» **EXTRAIT CHOISI**:
***
Par Memoiredeurope @echternach

Avant Première : Les nouveaux chiens de garde

Je suis resté sans poste de télévision pendant quinze années. J’ai vécu pendant la même période dans un village dont la seule salle de cinéma ouvrait en week-end pour présenter des films américains qui avaient tenu l’affiche depuis des mois dans le monde entier. Heureusement j’ai voyagé et capturé des images et des médias ici ou là. Revenir habiter à Strasbourg aujourd'hui de manière quasi permanente change la donne. Je vais m’équiper du câble, acheter une télévision numérique et je dispose d’au moins trois salles de cinéma engagées qui m’offrent chaque semaine suffisamment d’inédits pour que je puisse me rendre au cinéma au moins deux fois par jour et participer à des débats ou à des avant premières. A tout le moins il faut que je revienne à la théorie de l’image et à l’analyse des médias pour savoir me défendre et ne pas oublier les livres.
***
» **LISTE**:

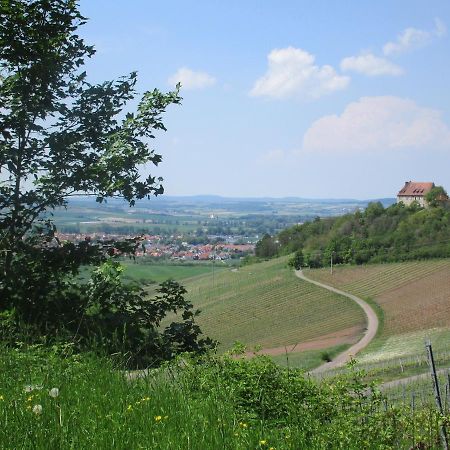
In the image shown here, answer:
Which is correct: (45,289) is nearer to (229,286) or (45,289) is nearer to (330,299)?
(330,299)

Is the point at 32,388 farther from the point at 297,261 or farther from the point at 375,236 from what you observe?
the point at 375,236

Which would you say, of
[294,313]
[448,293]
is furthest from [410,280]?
[294,313]

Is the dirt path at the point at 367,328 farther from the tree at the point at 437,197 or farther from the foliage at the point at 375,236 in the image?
the tree at the point at 437,197

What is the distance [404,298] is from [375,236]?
101 ft

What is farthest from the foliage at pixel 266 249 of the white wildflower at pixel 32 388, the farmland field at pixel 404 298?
the white wildflower at pixel 32 388

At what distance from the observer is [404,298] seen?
66750 millimetres

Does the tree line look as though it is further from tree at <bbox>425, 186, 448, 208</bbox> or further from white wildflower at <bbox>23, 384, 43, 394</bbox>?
white wildflower at <bbox>23, 384, 43, 394</bbox>

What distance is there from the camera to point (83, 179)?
7195 mm

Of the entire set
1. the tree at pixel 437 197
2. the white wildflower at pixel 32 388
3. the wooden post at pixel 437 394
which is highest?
the tree at pixel 437 197

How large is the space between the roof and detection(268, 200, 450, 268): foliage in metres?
48.1

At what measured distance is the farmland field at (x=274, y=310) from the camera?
55.5 metres

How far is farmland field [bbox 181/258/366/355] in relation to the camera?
2186 inches

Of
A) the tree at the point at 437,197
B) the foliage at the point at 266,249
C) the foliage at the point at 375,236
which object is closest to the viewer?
the foliage at the point at 375,236

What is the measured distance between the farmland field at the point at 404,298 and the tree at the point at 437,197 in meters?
37.3
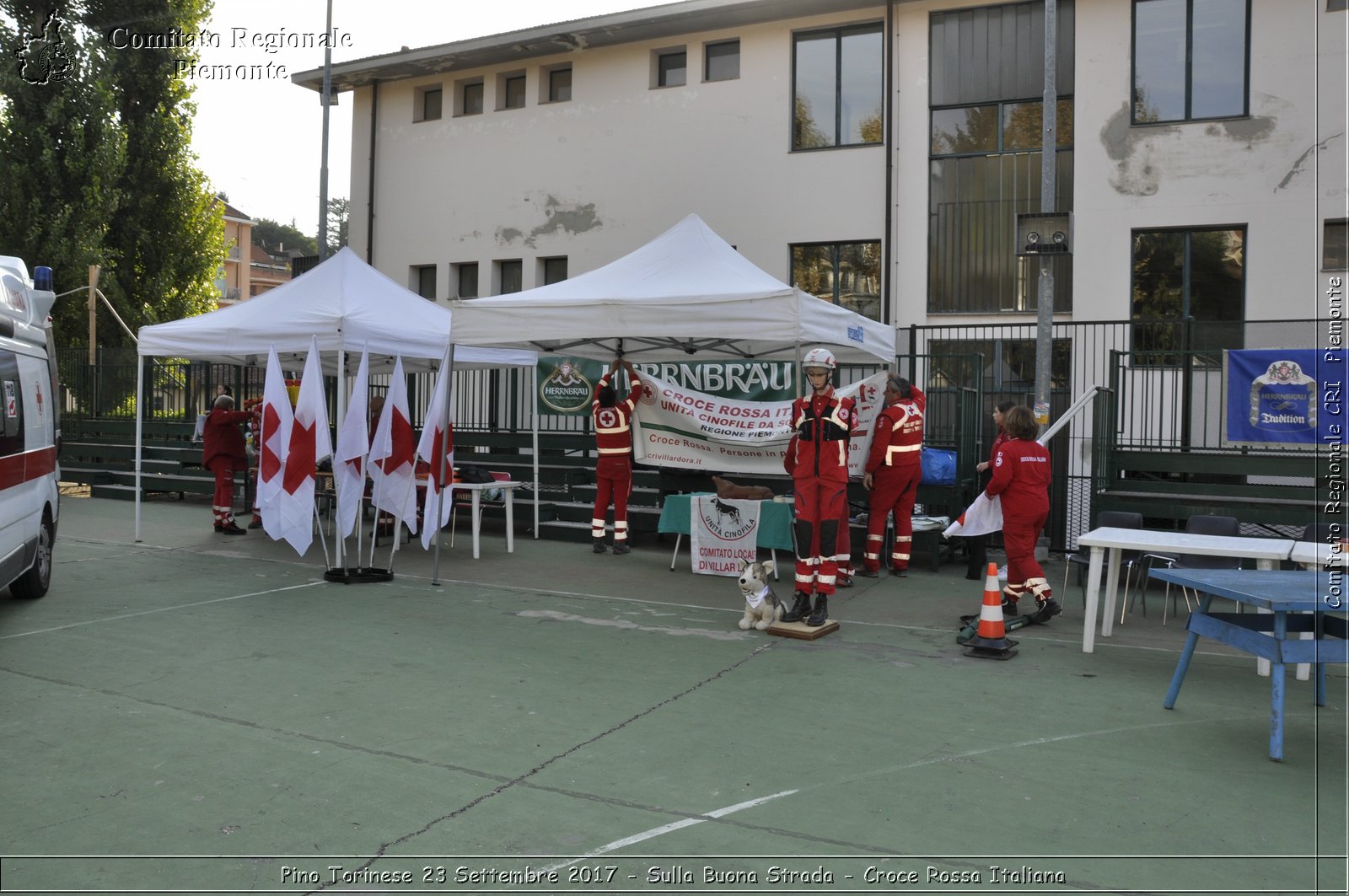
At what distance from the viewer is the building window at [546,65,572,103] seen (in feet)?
70.2

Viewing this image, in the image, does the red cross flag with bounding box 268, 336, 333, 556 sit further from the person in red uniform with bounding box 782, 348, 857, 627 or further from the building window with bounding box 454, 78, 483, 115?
the building window with bounding box 454, 78, 483, 115

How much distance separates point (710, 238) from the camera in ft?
37.2

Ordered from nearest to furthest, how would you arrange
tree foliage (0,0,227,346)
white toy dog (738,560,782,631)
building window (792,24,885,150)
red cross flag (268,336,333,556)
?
white toy dog (738,560,782,631)
red cross flag (268,336,333,556)
building window (792,24,885,150)
tree foliage (0,0,227,346)

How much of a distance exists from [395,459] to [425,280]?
12.8 metres

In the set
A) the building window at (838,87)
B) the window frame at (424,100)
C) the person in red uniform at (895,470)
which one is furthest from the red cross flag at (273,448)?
the window frame at (424,100)

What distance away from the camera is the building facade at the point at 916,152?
15.7 meters

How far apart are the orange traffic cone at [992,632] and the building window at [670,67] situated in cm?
1521

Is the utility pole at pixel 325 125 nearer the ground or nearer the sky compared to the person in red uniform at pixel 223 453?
nearer the sky

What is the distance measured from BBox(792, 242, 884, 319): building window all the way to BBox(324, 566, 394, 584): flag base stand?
33.1 feet

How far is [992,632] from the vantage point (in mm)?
7742

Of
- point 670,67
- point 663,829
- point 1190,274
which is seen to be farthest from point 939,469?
point 670,67

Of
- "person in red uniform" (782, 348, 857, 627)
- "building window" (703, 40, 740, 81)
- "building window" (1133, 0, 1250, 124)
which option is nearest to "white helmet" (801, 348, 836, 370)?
"person in red uniform" (782, 348, 857, 627)

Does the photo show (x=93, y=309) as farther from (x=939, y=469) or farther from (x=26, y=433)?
(x=939, y=469)

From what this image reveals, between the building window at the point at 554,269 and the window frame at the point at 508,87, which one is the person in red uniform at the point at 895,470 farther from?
the window frame at the point at 508,87
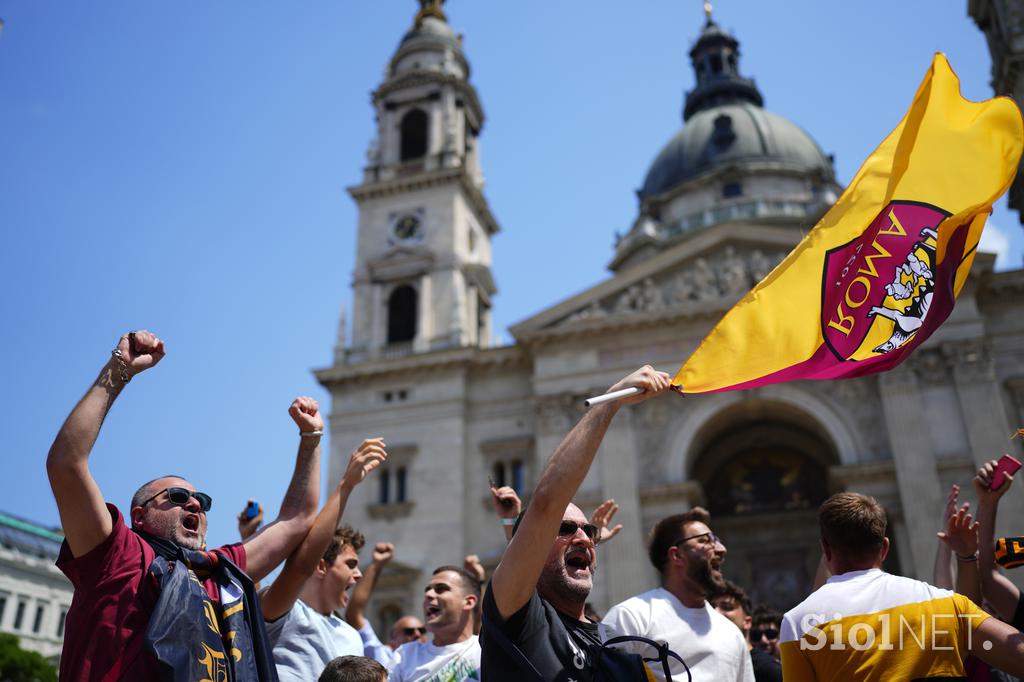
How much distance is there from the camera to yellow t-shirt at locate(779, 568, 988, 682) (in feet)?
12.5

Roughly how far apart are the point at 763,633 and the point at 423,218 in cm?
2881

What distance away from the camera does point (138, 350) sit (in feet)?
11.8

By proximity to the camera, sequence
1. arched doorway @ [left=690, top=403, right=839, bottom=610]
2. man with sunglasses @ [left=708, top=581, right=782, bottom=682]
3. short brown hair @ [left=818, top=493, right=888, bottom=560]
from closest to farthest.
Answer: short brown hair @ [left=818, top=493, right=888, bottom=560]
man with sunglasses @ [left=708, top=581, right=782, bottom=682]
arched doorway @ [left=690, top=403, right=839, bottom=610]

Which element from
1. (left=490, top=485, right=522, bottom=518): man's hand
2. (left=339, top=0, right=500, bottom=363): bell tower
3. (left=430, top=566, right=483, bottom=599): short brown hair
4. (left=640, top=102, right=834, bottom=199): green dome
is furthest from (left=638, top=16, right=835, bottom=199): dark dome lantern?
(left=490, top=485, right=522, bottom=518): man's hand

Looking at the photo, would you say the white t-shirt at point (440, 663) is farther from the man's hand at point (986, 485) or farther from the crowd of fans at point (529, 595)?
the man's hand at point (986, 485)

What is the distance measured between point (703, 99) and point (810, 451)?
30.8 meters

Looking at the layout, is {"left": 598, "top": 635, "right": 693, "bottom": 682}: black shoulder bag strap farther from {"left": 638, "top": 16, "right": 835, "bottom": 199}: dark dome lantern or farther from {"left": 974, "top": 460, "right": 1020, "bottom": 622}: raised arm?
{"left": 638, "top": 16, "right": 835, "bottom": 199}: dark dome lantern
***
» **CONSIGNE**: Imprimez le passage de l'extrait choisi qui commence par « Avant Première : Les » et se poursuit jusqu'à « oublier les livres. ». La liste ci-dessus n'est d'aucune utilité ici.

» **RÉPONSE**:
Avant Première : Les nouveaux chiens de garde

Je suis resté sans poste de télévision pendant quinze années. J’ai vécu pendant la même période dans un village dont la seule salle de cinéma ouvrait en week-end pour présenter des films américains qui avaient tenu l’affiche depuis des mois dans le monde entier. Heureusement j’ai voyagé et capturé des images et des médias ici ou là. Revenir habiter à Strasbourg aujourd'hui de manière quasi permanente change la donne. Je vais m’équiper du câble, acheter une télévision numérique et je dispose d’au moins trois salles de cinéma engagées qui m’offrent chaque semaine suffisamment d’inédits pour que je puisse me rendre au cinéma au moins deux fois par jour et participer à des débats ou à des avant premières. A tout le moins il faut que je revienne à la théorie de l’image et à l’analyse des médias pour savoir me défendre et ne pas oublier les livres.